This work adopts a strategy of starting with a relatively simple model. The implemented two-dimensional visual environment displays simple figures and cursors. Figures and a cursor can be moved (dragged) by instructions from the agent.
As for the agent, the following were modeled and implemented, imitating the human visual system.
1) distinction between central and peripheral vision,
2) gaze shift based on salience in the peripheral vision [1],
3) unsupervised learning of shapes captured in the central vision,
4) reinforcement learning of cursor movement and dragging,
5) “surprise” due to changes in the environment caused by actions and habituation due to learning,
6) reward based on “surprise”.
Here 3), 4), and 5) involve learning and are provided with learning models. Agent's action consists of gaze shift and cursor movement + dragging. gaze shift in the model does not learn and is driven by salience.
2. Environment
The environment has a screen divided into an N × N grid (Figure 1). The center of the screen is a "stage" consisting of an M × M grid (M<N). The edges of the stage are marked with border lines. M different shapes are displayed on the stage. The visual information presented to the agent is a color bitmap of the field of view (M × M grid) centered on the gaze. The gaze is located at the center of a grid cell on the stage, and shifted when the environment is given a gaze shift signal (a vector of maximum and minimum values [± M, ± M]). It does not move off the stage. Two cursors of different colors are displayed on the stage. When the environment is given a cursor movement signal (a vector of maximum and minimum [± 1, ± 1]), one of the cursors may move, while it does not move off the stage. If the cursor is superimposed on a figure and the environment is given a non zero cursor move and grab signal, the figure is moved in the same direction and distance as the cursor move (i.e., dragged). Figure 1 shows an example display.

_DATA:_
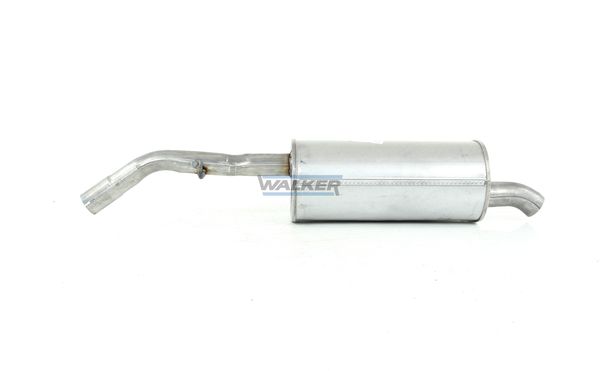 WALKER 23393 Rear Muffler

_WORK TO BE COMPLETED:_
Please copy the passage on the visual agent model between "As for the agent, the" and "driven by salience.", inclusive, substituting "novelty" for each "surprise".

_SOLVED EXERCISE:_
As for the agent, the following were modeled and implemented, imitating the human visual system.
1) distinction between central and peripheral vision,
2) gaze shift based on salience in the peripheral vision [1],
3) unsupervised learning of shapes captured in the central vision,
4) reinforcement learning of cursor movement and dragging,
5) “novelty” due to changes in the environment caused by actions and habituation due to learning,
6) reward based on “novelty”.
Here 3), 4), and 5) involve learning and are provided with learning models. Agent's action consists of gaze shift and cursor movement + dragging. gaze shift in the model does not learn and is driven by salience.